Macros (and syntax extensions and compiler plugins) - where are we at?

Procedural macros are one of the main reasons Rust programmers use nightly rather than stable Rust, and one of the few areas still causing breaking changes. Recently, part of the story around procedural macros has been coming together and here I'll explain what you can do today, and where we're going in the future.

TL;DR: as a procedural macro author, you're now able to write custom derive implementations which are on a fast track to stabilisation, and to experiment with the beginnings of our long-term plan for general purpose procedural macros. As a user of procedural macros, you'll soon be saying goodbye to bustage in procedural macro libraries caused by changes to compiler internals.

Macros today

Macros are an important part of Rust. They facilitate convenient and safe functionality used by all Rust programmers, such as println! and assert!; they reduce boilerplate, and make implementing traits trivial via derive. They also allow libraries to provide interesting and unusual abstractions.

However, macros are a rough corner - declarative macros (macro_rules macros) have their own system for modularisation, a fiddly syntax for declarations, and some odd rules around hygiene. Procedural macros (aka syntax extensions, compiler plugins) are unstable and painful to use.
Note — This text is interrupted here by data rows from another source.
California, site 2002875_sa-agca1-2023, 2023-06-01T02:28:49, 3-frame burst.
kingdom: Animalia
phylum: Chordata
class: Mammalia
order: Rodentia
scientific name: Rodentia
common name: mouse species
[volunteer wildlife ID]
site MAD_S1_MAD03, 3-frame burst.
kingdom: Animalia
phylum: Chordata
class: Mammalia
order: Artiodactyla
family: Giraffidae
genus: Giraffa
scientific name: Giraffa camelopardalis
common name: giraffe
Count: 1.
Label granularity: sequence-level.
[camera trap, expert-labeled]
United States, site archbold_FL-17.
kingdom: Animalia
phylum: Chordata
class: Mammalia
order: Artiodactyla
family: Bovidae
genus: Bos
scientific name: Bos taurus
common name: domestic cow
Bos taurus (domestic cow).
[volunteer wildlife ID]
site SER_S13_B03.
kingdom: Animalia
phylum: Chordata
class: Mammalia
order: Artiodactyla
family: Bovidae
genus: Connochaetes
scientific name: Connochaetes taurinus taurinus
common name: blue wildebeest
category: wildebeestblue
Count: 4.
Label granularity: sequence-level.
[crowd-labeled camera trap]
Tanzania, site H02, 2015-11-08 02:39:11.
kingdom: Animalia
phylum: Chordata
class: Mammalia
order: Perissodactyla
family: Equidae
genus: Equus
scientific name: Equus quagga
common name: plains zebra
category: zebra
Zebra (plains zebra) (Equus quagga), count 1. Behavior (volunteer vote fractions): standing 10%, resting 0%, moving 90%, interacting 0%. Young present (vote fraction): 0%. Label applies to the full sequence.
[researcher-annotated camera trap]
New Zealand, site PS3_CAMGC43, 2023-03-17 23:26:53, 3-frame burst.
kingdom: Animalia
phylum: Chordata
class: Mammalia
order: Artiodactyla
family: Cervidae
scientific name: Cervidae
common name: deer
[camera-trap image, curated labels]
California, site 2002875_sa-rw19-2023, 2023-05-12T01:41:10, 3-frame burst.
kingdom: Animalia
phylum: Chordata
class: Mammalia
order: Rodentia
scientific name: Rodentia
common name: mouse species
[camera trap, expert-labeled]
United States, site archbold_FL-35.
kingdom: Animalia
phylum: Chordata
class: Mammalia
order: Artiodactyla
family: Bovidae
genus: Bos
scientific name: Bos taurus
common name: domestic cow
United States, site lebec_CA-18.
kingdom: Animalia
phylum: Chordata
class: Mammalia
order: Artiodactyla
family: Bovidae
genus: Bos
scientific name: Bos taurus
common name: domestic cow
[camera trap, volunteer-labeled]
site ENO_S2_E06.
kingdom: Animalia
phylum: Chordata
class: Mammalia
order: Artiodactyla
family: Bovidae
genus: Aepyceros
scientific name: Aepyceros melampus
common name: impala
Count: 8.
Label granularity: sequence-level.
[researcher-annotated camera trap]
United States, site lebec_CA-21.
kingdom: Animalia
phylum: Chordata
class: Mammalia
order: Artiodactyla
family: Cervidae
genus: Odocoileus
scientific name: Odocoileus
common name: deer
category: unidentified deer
Despite that, they are used to implement some core parts of the ecosystem, including serialisation, and this causes a great deal of friction for Rust users who have to use nightly Rust or clunky build systems, and either way get hit with regular upstream breakage.

Future of procedural macros

We strongly want to improve this situation. Our current priority is procedural macros, and in particular the parts of the procedural macro system which force Rust users onto nightly or cause recurring upstream errors.

Our goal is an expressive, powerful, and well-designed system that is as stable as the rest of the language. Design work is ongoing in the RFC process. We have accepted RFCs on naming and custom derive/macros 1.1, there are open RFCs on the overall design of procedural macros, attributes, etc., and probably several more to come, in particular about the libraries available to macro authors.

The future, today!

One of the core innovations to the procedural macro system is to base our macros on tokens rather than AST nodes. The AST is a compiler-internal data structure; it must change whenever we add new syntax to the compiler, and often changes even when we don't due to refactoring, etc. That means that macros based on the AST break whenever the compiler changes, i.e., with every new version. In contrast, tokens are mostly stable, and even when they must change, that change can easily be abstracted over.

We have begun the implementation of token-based macros and today you can experiment with them in two ways: by writing custom derive implementations using macros 1.1, and within the existing syntax extension framework. At the moment these two features are quite different, but as part of the stabilisation process they should become more similar to use, and share more of their implementations.

Even better for many users, popular macro-based libraries such as Serde are moving to the new macro system, and crates using these libraries should see fewer errors due to changes to the compiler. Soon, users should be able to use these libraries from stable Rust.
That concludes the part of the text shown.